Andrew Vaughn’s Milwaukee Breakout Was Real – But ZiPS Isn’t Buying It Yet
Andrew Vaughn looked like a different player in Milwaukee. After a sluggish start to 2025 with the White Sox, he arrived in the Cream City and flipped the switch – turning into the kind of hitter scouts had envisioned since his college days.

He wasn’t just solid; he was a problem for opposing pitchers. But as the baseball world looks ahead to 2026, one of the most respected projection systems in the game is tapping the brakes.
ZiPS – the long-trusted projection model from FanGraphs – isn’t sold on Vaughn’s late-season surge. Despite the eye test and the numbers he posted in a Brewers uniform, ZiPS sees more of the same from Vaughn in 2026. And by “same,” we’re talking about the pre-trade version – a league-average bat with flashes of pop, but not the kind of consistent threat Milwaukee might need in the heart of the order.
Let’s break it down.

Vaughn’s Tale of Two Halves
Vaughn’s 2025 season was split cleanly in two – and not just by a change of scenery. With the White Sox, he struggled to find any rhythm.
But once he landed in Milwaukee, everything clicked. In a Brewers uniform, Vaughn slashed .308/.375/.493 with 9 home runs, 46 RBI, and a 141 OPS+.
That’s not just a hot streak – that’s middle-of-the-order production on a team that thrives on maximizing every inch of value.

But when you zoom out and look at his full-season line, the shine fades a bit: .254 average, .307 OBP, .411 slugging, 14 home runs, and 65 RBI. Solid, sure.
But not game-changing. And that’s the version ZiPS is betting on – not the guy who mashed for two months in navy and gold, but the one who’s been closer to average over a larger sample size.
What ZiPS Sees for 2026
ZiPS isn’t projecting a total collapse, but it’s certainly not projecting a breakout either. The system sees Vaughn hitting under .250 with a 20% strikeout rate and some on-base challenges. The power is still expected to be there – think 20+ home runs – but the overall profile leans more toward “serviceable thumper” than “lineup anchor.”
For some clubs, that’s perfectly fine. But for the Brewers, it’s a little more complicated.
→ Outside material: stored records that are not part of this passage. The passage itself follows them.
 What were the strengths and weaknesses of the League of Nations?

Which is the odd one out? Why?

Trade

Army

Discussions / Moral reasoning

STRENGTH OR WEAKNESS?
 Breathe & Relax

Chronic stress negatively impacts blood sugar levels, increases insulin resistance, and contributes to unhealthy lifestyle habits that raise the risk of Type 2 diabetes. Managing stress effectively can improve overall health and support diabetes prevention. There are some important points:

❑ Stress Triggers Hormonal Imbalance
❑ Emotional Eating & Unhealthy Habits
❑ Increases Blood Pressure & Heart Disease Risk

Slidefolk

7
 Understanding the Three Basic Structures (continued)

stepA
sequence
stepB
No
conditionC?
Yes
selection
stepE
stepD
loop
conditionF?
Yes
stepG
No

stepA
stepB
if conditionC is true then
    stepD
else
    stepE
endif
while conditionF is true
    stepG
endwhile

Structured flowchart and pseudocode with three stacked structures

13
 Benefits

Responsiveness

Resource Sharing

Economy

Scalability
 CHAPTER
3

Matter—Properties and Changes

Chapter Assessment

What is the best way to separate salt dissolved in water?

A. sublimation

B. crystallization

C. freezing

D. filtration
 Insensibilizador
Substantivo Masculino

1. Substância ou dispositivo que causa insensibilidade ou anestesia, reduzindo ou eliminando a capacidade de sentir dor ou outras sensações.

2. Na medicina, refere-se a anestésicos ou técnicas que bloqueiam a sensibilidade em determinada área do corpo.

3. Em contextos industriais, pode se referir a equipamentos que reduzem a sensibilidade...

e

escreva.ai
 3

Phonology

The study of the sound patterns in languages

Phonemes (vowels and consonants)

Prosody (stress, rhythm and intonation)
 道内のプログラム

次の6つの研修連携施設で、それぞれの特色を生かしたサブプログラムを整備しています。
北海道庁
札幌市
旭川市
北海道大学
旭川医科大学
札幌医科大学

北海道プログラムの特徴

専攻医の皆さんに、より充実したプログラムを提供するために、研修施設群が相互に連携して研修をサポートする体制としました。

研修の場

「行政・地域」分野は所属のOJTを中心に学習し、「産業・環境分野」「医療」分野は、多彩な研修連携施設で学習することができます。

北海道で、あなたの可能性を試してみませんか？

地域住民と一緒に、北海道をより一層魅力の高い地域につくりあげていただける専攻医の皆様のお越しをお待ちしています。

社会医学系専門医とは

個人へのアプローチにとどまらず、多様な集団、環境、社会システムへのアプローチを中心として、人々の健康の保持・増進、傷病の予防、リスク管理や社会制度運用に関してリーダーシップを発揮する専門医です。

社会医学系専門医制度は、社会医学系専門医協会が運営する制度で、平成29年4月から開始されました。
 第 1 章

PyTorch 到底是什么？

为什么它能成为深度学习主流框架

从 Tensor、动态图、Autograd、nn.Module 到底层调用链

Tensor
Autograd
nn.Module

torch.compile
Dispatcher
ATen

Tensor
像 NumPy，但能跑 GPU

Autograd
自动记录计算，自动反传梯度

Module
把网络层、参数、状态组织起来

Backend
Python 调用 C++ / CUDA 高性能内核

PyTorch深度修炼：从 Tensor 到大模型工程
This is a team that doesn’t have the luxury of swinging and missing on key bats. They can’t just plug a $150 million free agent into the lineup if things go sideways. Milwaukee lives on margins – and if Vaughn turns out to be just “okay,” they’ll have to find that missing punch somewhere else.
The Brewers Way: Betting on the Outlier
Here’s the thing about projections: they’re built on data, not belief. ZiPS is doing its job by leaning on the full body of work.
But the Brewers have made a habit of proving models wrong. They’ve consistently found value where others didn’t look twice.

And Vaughn – if he continues to look like the hitter he was in the second half of 2025 – could be their latest success story.
He doesn’t have to be a superstar. He just needs to keep being that guy – the one who showed up in Milwaukee and immediately looked like he belonged in the middle of a playoff-caliber lineup.

If he does, the Brewers won’t care what ZiPS says. They’ll take the outlier every time.